Boris Johnson “one of Europe’s bravest politicians”: Hungarian PM Orban

BUDAPEST (Reuters) – British Prime Minister Boris Johnson is “one of Europe’s bravest politicians” and the European Union should aim for strong strategic relations with Britain after it leaves the bloc, Hungarian Prime Minister Viktor Orban said on Thursday.

He spoke after chief EU negotiator Michel Barnier said a comprehensive agreement on the future relationship between the bloc and Britain would take longer than the 11-month transition period that begins after Britain’s Jan. 31 exit.

Orban, an anti-immigrant nationalist, has often clashed with EU authorities in Brussels over compliance with democracy standards but has never suggested Hungary should also depart the bloc, from which it receives major annual development funding.

“I believe a generous and strategic cooperation is needed with the British in the coming period when they are no longer members of the EU,” Orban told a news conference.

“I regard Boris Johnson one of the bravest European politicians,” he said, adding that “the whole world was against” Johnson and his eurosceptic Conservative Party still won a large majority in December’s national election, ending a long parliamentary deadlock over the terms of Brexit.

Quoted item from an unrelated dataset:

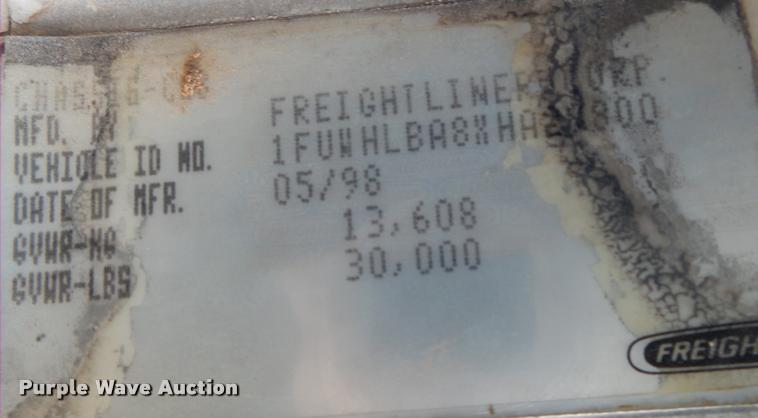 image for item DA2527 1999 Freightliner FL70 service truck with crane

Orban said he believed the EU “misunderstood” the situation if it believed a good set of relations was primarily in the interest of Britain after Brexit, as this was just as much in the interest of the EU’s 27 remaining members including Hungary.

He said post-EU Britain would be successful and that it had opened a “fantastic door, a fantastic opportunity” for itself. “I am sure there is a success story in the making there.”

Budapest’s interest in Britain’s future after Brexit arises in part from the hundreds of thousands of Hungarians who work in Britain; London is often cited as Hungary’s second biggest city.

Britons voted 52%-48% for Brexit in a 2016 referendum, with calls to control immigration one of the major factors in the outcome after over four decades of EU membership.

Britain will leave the EU at the end of this month but the agreed transition phase means it will remain bound by all the bloc’s rules and pay into the EU budget until the end of 2020.

Barnier cast doubt on Johnson’s end-of-year timetable for an agreement defining long-term trade and other ties.